- **DATA SHOWN**:
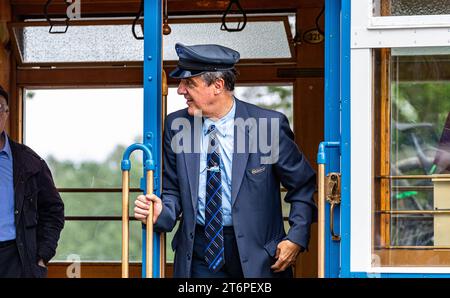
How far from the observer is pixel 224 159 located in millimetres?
4797

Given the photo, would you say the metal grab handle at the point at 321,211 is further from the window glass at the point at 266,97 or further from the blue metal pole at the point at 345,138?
the window glass at the point at 266,97

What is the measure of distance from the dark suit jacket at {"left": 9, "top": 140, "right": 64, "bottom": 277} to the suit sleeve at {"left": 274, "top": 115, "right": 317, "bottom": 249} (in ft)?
5.62

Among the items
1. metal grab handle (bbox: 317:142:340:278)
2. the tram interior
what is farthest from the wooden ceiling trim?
metal grab handle (bbox: 317:142:340:278)

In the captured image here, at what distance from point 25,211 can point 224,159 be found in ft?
Result: 5.21

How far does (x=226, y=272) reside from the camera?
481 cm

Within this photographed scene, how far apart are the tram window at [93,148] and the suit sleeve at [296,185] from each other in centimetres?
275

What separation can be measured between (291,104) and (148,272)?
285 cm

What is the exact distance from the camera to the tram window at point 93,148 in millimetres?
7508

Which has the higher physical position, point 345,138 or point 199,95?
point 199,95

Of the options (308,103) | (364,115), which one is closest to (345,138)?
(364,115)

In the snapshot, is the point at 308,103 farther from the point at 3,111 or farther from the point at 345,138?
the point at 345,138

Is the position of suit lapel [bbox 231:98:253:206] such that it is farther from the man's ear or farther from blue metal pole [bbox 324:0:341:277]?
blue metal pole [bbox 324:0:341:277]

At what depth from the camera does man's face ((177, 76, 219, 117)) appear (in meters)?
4.78
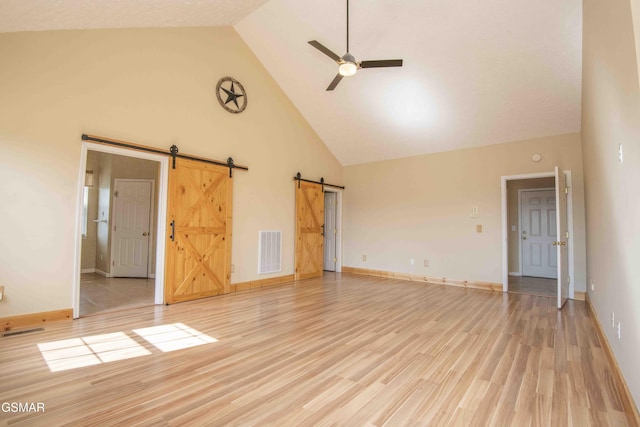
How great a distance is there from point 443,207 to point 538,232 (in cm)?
283

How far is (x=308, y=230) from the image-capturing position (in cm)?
657

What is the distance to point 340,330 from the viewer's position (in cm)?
323

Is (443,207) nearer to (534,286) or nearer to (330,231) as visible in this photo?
(534,286)

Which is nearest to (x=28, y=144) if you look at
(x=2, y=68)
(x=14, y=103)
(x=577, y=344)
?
(x=14, y=103)

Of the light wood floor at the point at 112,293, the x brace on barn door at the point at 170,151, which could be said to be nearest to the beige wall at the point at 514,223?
the x brace on barn door at the point at 170,151

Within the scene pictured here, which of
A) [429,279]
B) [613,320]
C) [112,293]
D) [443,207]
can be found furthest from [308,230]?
[613,320]

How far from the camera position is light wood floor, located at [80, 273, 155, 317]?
4.03m

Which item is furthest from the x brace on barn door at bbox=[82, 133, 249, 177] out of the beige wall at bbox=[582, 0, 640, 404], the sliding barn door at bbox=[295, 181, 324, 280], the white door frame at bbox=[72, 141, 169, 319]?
the beige wall at bbox=[582, 0, 640, 404]

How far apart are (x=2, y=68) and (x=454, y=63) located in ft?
17.5

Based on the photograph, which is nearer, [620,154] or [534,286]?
[620,154]

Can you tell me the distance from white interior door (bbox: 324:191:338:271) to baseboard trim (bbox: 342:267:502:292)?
1.32ft

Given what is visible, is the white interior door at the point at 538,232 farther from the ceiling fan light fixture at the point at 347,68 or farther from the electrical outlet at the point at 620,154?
the ceiling fan light fixture at the point at 347,68

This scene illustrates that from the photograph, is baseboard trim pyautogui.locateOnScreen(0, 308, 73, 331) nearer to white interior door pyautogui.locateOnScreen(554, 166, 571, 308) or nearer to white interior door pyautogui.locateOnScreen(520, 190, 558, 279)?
white interior door pyautogui.locateOnScreen(554, 166, 571, 308)

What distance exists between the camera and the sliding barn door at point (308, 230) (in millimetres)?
6320
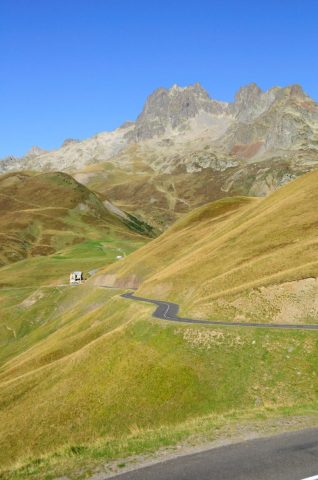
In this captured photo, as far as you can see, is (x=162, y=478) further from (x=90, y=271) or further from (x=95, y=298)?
(x=90, y=271)

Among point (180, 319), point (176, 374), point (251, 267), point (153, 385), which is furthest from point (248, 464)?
point (251, 267)

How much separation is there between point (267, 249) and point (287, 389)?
42.2 metres

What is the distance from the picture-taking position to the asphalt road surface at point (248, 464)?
57.6 ft

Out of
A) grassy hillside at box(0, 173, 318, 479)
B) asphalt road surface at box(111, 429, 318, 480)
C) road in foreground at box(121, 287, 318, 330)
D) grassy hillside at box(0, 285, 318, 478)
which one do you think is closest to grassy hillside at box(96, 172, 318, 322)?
grassy hillside at box(0, 173, 318, 479)

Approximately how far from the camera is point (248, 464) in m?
18.6

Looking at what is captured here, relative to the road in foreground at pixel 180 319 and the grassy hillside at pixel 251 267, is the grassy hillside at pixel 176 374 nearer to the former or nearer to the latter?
the grassy hillside at pixel 251 267

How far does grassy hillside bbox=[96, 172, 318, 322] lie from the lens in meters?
55.6

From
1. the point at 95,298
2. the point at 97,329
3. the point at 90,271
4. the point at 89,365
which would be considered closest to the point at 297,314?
the point at 89,365

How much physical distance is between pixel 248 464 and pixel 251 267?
53940 millimetres

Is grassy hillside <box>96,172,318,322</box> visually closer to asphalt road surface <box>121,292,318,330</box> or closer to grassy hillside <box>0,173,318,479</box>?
grassy hillside <box>0,173,318,479</box>

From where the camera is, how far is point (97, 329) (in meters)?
72.5

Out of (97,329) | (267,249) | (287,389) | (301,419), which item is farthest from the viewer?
(267,249)

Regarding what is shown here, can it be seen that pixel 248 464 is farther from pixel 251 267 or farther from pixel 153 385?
pixel 251 267

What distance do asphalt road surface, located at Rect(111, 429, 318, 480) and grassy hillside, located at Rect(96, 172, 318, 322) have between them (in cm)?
3156
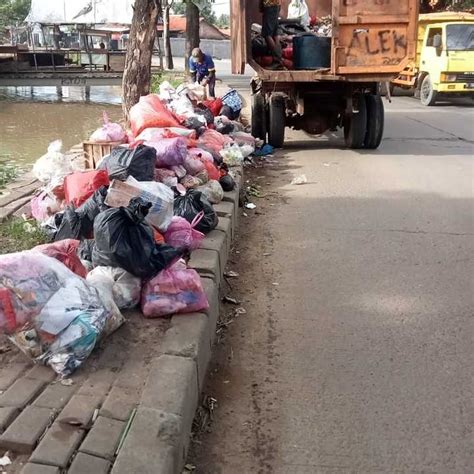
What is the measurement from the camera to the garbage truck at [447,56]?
16500mm

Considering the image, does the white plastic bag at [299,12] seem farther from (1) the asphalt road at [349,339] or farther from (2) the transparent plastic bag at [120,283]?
(2) the transparent plastic bag at [120,283]

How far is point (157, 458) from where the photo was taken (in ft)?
7.77

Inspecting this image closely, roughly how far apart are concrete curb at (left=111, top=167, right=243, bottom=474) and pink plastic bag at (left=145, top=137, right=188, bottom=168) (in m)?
2.07

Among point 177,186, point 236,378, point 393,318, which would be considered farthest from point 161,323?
point 177,186

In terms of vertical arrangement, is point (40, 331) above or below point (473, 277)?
above

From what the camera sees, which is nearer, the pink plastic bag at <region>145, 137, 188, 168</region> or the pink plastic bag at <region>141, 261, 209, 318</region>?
the pink plastic bag at <region>141, 261, 209, 318</region>

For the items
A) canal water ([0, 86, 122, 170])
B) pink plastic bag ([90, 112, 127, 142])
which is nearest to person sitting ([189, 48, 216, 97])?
canal water ([0, 86, 122, 170])

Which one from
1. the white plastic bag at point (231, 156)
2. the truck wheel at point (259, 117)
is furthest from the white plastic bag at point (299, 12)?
the white plastic bag at point (231, 156)

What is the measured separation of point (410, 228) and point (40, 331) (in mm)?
4173

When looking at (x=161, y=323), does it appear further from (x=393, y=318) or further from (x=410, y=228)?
(x=410, y=228)

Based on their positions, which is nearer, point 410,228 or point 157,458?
point 157,458

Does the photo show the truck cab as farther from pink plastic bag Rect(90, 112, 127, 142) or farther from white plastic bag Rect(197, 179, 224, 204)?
white plastic bag Rect(197, 179, 224, 204)

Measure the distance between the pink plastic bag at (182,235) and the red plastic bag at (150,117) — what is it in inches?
114

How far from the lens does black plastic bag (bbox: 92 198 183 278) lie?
11.6 feet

- **WORK TO DO**:
The records above need to be given again exactly. Omit the pictures.

- **THE SOLUTION**:
How far from the observer is pixel 224 159 located in millimetres?
4797

Given the photo, would you say the metal grab handle at the point at 321,211 is further from the window glass at the point at 266,97 or further from the blue metal pole at the point at 345,138?
the window glass at the point at 266,97

What is the measure of distance from the dark suit jacket at {"left": 9, "top": 140, "right": 64, "bottom": 277} to the suit sleeve at {"left": 274, "top": 115, "right": 317, "bottom": 249} (in ft)?
5.62

Among the items
1. metal grab handle (bbox: 317:142:340:278)
2. the tram interior
what is farthest from the wooden ceiling trim?
metal grab handle (bbox: 317:142:340:278)

In the captured image here, at what distance from point 25,211 can point 224,159 be found in ft?
Result: 5.21

How far does (x=226, y=272) reside from the camera?
481 cm

Within this photographed scene, how far apart are the tram window at [93,148] and the suit sleeve at [296,185] from each other in centimetres?
275

What separation can be measured between (291,104) and (148,272)?
285 cm

What is the exact distance from the camera to the tram window at point 93,148 in millimetres?
7508

Which has the higher physical position, point 345,138 or point 199,95?
point 199,95

Of the options (308,103) | (364,115), which one is closest to (345,138)?
(364,115)

In the snapshot, is the point at 308,103 farther from the point at 3,111 or farther from the point at 345,138?
the point at 345,138

Is the position of suit lapel [bbox 231:98:253:206] such that it is farther from the man's ear or farther from blue metal pole [bbox 324:0:341:277]?
blue metal pole [bbox 324:0:341:277]

At what depth from the camera does man's face ((177, 76, 219, 117)) appear (in meters)?
4.78
How great a distance is there from point 443,207 to point 538,232 (in cm)?
283

How far is (x=308, y=230) from the image-capturing position (in cm)?
657

What is the distance to point 340,330 from the viewer's position (in cm)?
323

Is (443,207) nearer to (534,286) or nearer to (330,231) as visible in this photo?
(534,286)

Which is nearest to (x=28, y=144) if you look at
(x=2, y=68)
(x=14, y=103)
(x=577, y=344)
?
(x=14, y=103)

Of the light wood floor at the point at 112,293, the x brace on barn door at the point at 170,151, which could be said to be nearest to the beige wall at the point at 514,223?
the x brace on barn door at the point at 170,151

Within the scene pictured here, which of
A) [429,279]
B) [613,320]
C) [112,293]
D) [443,207]
can be found furthest from [308,230]?
[613,320]

How far from the camera position is light wood floor, located at [80, 273, 155, 317]?
4.03m

Which item is furthest from the x brace on barn door at bbox=[82, 133, 249, 177] out of the beige wall at bbox=[582, 0, 640, 404], the sliding barn door at bbox=[295, 181, 324, 280], the white door frame at bbox=[72, 141, 169, 319]?
the beige wall at bbox=[582, 0, 640, 404]

How far apart are (x=2, y=68) and (x=454, y=63) located in ft?
17.5

Based on the photograph, which is nearer, [620,154] or [534,286]?
[620,154]

Can you tell me the distance from white interior door (bbox: 324:191:338:271) to baseboard trim (bbox: 342:267:502:292)?
1.32ft

Given what is visible, is the white interior door at the point at 538,232 farther from the ceiling fan light fixture at the point at 347,68 or farther from the electrical outlet at the point at 620,154?
the ceiling fan light fixture at the point at 347,68

This scene illustrates that from the photograph, is baseboard trim pyautogui.locateOnScreen(0, 308, 73, 331) nearer to white interior door pyautogui.locateOnScreen(554, 166, 571, 308) or nearer to white interior door pyautogui.locateOnScreen(520, 190, 558, 279)?
white interior door pyautogui.locateOnScreen(554, 166, 571, 308)

What distance exists between the camera and the sliding barn door at point (308, 230) (in millimetres)?
6320
In this captured photo, as far as you can see, is (x=162, y=478) further from (x=90, y=271) or further from (x=95, y=298)?
(x=90, y=271)

Among point (180, 319), point (176, 374), point (251, 267), point (153, 385), which is furthest from point (248, 464)?
point (251, 267)

How much separation is there between point (267, 249) and point (287, 389)?
42.2 metres

What is the distance from the picture-taking position to the asphalt road surface at point (248, 464)?
57.6 ft

Out of
A) grassy hillside at box(0, 173, 318, 479)
B) asphalt road surface at box(111, 429, 318, 480)
C) road in foreground at box(121, 287, 318, 330)
D) grassy hillside at box(0, 285, 318, 478)
which one do you think is closest to grassy hillside at box(96, 172, 318, 322)?
grassy hillside at box(0, 173, 318, 479)

Approximately how far from the camera is point (248, 464) in m?
18.6

Looking at what is captured here, relative to the road in foreground at pixel 180 319 and the grassy hillside at pixel 251 267, is the grassy hillside at pixel 176 374 nearer to the former or nearer to the latter?
the grassy hillside at pixel 251 267

How far does grassy hillside bbox=[96, 172, 318, 322] lie from the lens in meters?
55.6

From
1. the point at 95,298
2. the point at 97,329
3. the point at 90,271
4. the point at 89,365
which would be considered closest to the point at 297,314?
the point at 89,365

How much physical distance is between pixel 248 464 and pixel 251 267?
53940 millimetres

Is grassy hillside <box>96,172,318,322</box> visually closer to asphalt road surface <box>121,292,318,330</box> or closer to grassy hillside <box>0,173,318,479</box>?
grassy hillside <box>0,173,318,479</box>

From where the camera is, how far is point (97, 329) (in meters)?
72.5

Out of (97,329) | (267,249) | (287,389) | (301,419), which item is farthest from the viewer?
(267,249)

Regarding what is shown here, can it be seen that pixel 248 464 is farther from pixel 251 267 or farther from pixel 153 385?
pixel 251 267

What distance do asphalt road surface, located at Rect(111, 429, 318, 480) and grassy hillside, located at Rect(96, 172, 318, 322) have between them (in cm)?
3156
What is the measurement from the camera to the garbage truck at [447,56]?
16500mm

Considering the image, does the white plastic bag at [299,12] seem farther from (1) the asphalt road at [349,339] or farther from (2) the transparent plastic bag at [120,283]?
(2) the transparent plastic bag at [120,283]

How far is point (157, 458) from where the photo was taken (in ft)?
7.77

Inspecting this image closely, roughly how far apart are concrete curb at (left=111, top=167, right=243, bottom=474) and pink plastic bag at (left=145, top=137, right=188, bottom=168) (in m)?
2.07

Among point 177,186, point 236,378, point 393,318, which would be considered farthest from point 161,323?
point 177,186

In terms of vertical arrangement, is point (40, 331) above or below point (473, 277)?
above

From what the camera sees, which is nearer, the pink plastic bag at <region>145, 137, 188, 168</region> or the pink plastic bag at <region>141, 261, 209, 318</region>?
the pink plastic bag at <region>141, 261, 209, 318</region>

For the items
A) canal water ([0, 86, 122, 170])
B) pink plastic bag ([90, 112, 127, 142])
which is nearest to person sitting ([189, 48, 216, 97])?
canal water ([0, 86, 122, 170])

Which one from
1. the white plastic bag at point (231, 156)
2. the truck wheel at point (259, 117)
is furthest from the white plastic bag at point (299, 12)?
the white plastic bag at point (231, 156)

What is the measured separation of point (410, 228) and point (40, 331) (in mm)?
4173

When looking at (x=161, y=323), does it appear further from (x=393, y=318) or further from (x=410, y=228)?
(x=410, y=228)

Based on their positions, which is nearer, point 410,228 or point 157,458?
point 157,458

Does the photo show the truck cab as farther from pink plastic bag Rect(90, 112, 127, 142) or farther from white plastic bag Rect(197, 179, 224, 204)?
white plastic bag Rect(197, 179, 224, 204)

Measure the distance between the pink plastic bag at (182,235) and the red plastic bag at (150,117) — what is it in inches?
114

How far from the lens does black plastic bag (bbox: 92 198 183 278) lie?
11.6 feet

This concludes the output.